DO THIS: Which lines in the entries below contain the string "fill"? Select and copy each of those lines, treating uppercase and lowercase letters as distinct.

::::

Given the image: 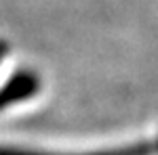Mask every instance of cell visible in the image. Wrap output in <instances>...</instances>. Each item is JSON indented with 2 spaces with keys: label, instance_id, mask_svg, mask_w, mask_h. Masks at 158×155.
Wrapping results in <instances>:
<instances>
[{
  "label": "cell",
  "instance_id": "cell-3",
  "mask_svg": "<svg viewBox=\"0 0 158 155\" xmlns=\"http://www.w3.org/2000/svg\"><path fill=\"white\" fill-rule=\"evenodd\" d=\"M6 44H4V42H0V59H2V57H4V52H6Z\"/></svg>",
  "mask_w": 158,
  "mask_h": 155
},
{
  "label": "cell",
  "instance_id": "cell-1",
  "mask_svg": "<svg viewBox=\"0 0 158 155\" xmlns=\"http://www.w3.org/2000/svg\"><path fill=\"white\" fill-rule=\"evenodd\" d=\"M38 90V78L30 72H21L13 76L9 82L0 88V111L17 101H25Z\"/></svg>",
  "mask_w": 158,
  "mask_h": 155
},
{
  "label": "cell",
  "instance_id": "cell-2",
  "mask_svg": "<svg viewBox=\"0 0 158 155\" xmlns=\"http://www.w3.org/2000/svg\"><path fill=\"white\" fill-rule=\"evenodd\" d=\"M158 151V141L154 143H137L131 147L110 149V151H97V153H82V155H152ZM0 155H51L38 153V151H25V149H13V147H0Z\"/></svg>",
  "mask_w": 158,
  "mask_h": 155
}]
</instances>
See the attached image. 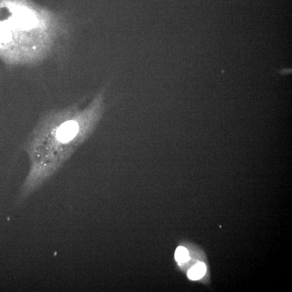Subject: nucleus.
<instances>
[{
  "mask_svg": "<svg viewBox=\"0 0 292 292\" xmlns=\"http://www.w3.org/2000/svg\"><path fill=\"white\" fill-rule=\"evenodd\" d=\"M96 106L82 113L75 108L54 111L41 118L25 145L30 168L21 199L24 201L68 159L94 119Z\"/></svg>",
  "mask_w": 292,
  "mask_h": 292,
  "instance_id": "1",
  "label": "nucleus"
},
{
  "mask_svg": "<svg viewBox=\"0 0 292 292\" xmlns=\"http://www.w3.org/2000/svg\"><path fill=\"white\" fill-rule=\"evenodd\" d=\"M62 28L54 14L31 0H0V60L11 66L42 61Z\"/></svg>",
  "mask_w": 292,
  "mask_h": 292,
  "instance_id": "2",
  "label": "nucleus"
},
{
  "mask_svg": "<svg viewBox=\"0 0 292 292\" xmlns=\"http://www.w3.org/2000/svg\"><path fill=\"white\" fill-rule=\"evenodd\" d=\"M206 267L203 262H199L194 267L190 268L188 272L189 279L193 280H199L205 275Z\"/></svg>",
  "mask_w": 292,
  "mask_h": 292,
  "instance_id": "3",
  "label": "nucleus"
},
{
  "mask_svg": "<svg viewBox=\"0 0 292 292\" xmlns=\"http://www.w3.org/2000/svg\"><path fill=\"white\" fill-rule=\"evenodd\" d=\"M175 258L180 265L182 263L186 262L190 259L189 252L184 247H177L175 253Z\"/></svg>",
  "mask_w": 292,
  "mask_h": 292,
  "instance_id": "4",
  "label": "nucleus"
}]
</instances>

::::

WORKED SOLUTION:
  "mask_svg": "<svg viewBox=\"0 0 158 155\" xmlns=\"http://www.w3.org/2000/svg\"><path fill=\"white\" fill-rule=\"evenodd\" d=\"M6 44H4V42H0V59H2V57H4V52H6Z\"/></svg>",
  "mask_svg": "<svg viewBox=\"0 0 158 155\" xmlns=\"http://www.w3.org/2000/svg\"><path fill=\"white\" fill-rule=\"evenodd\" d=\"M38 90V78L30 72H21L13 76L9 82L0 88V111L17 101H25Z\"/></svg>",
  "mask_svg": "<svg viewBox=\"0 0 158 155\" xmlns=\"http://www.w3.org/2000/svg\"><path fill=\"white\" fill-rule=\"evenodd\" d=\"M158 151V141L154 143H137L131 147L110 149V151H97V153H82V155H152ZM0 155H51L38 153V151H25V149H13V147H0Z\"/></svg>",
  "mask_svg": "<svg viewBox=\"0 0 292 292\" xmlns=\"http://www.w3.org/2000/svg\"><path fill=\"white\" fill-rule=\"evenodd\" d=\"M96 106L82 113L75 108L54 111L41 118L25 145L30 168L21 199L24 201L68 159L94 119Z\"/></svg>",
  "mask_svg": "<svg viewBox=\"0 0 292 292\" xmlns=\"http://www.w3.org/2000/svg\"><path fill=\"white\" fill-rule=\"evenodd\" d=\"M62 28L54 14L31 0H0V60L11 66L42 61Z\"/></svg>",
  "mask_svg": "<svg viewBox=\"0 0 292 292\" xmlns=\"http://www.w3.org/2000/svg\"><path fill=\"white\" fill-rule=\"evenodd\" d=\"M206 267L203 262H199L194 267L190 268L188 272L189 279L193 280H199L205 275Z\"/></svg>",
  "mask_svg": "<svg viewBox=\"0 0 292 292\" xmlns=\"http://www.w3.org/2000/svg\"><path fill=\"white\" fill-rule=\"evenodd\" d=\"M175 258L180 265L182 263L186 262L190 259L189 252L184 247H177L175 253Z\"/></svg>",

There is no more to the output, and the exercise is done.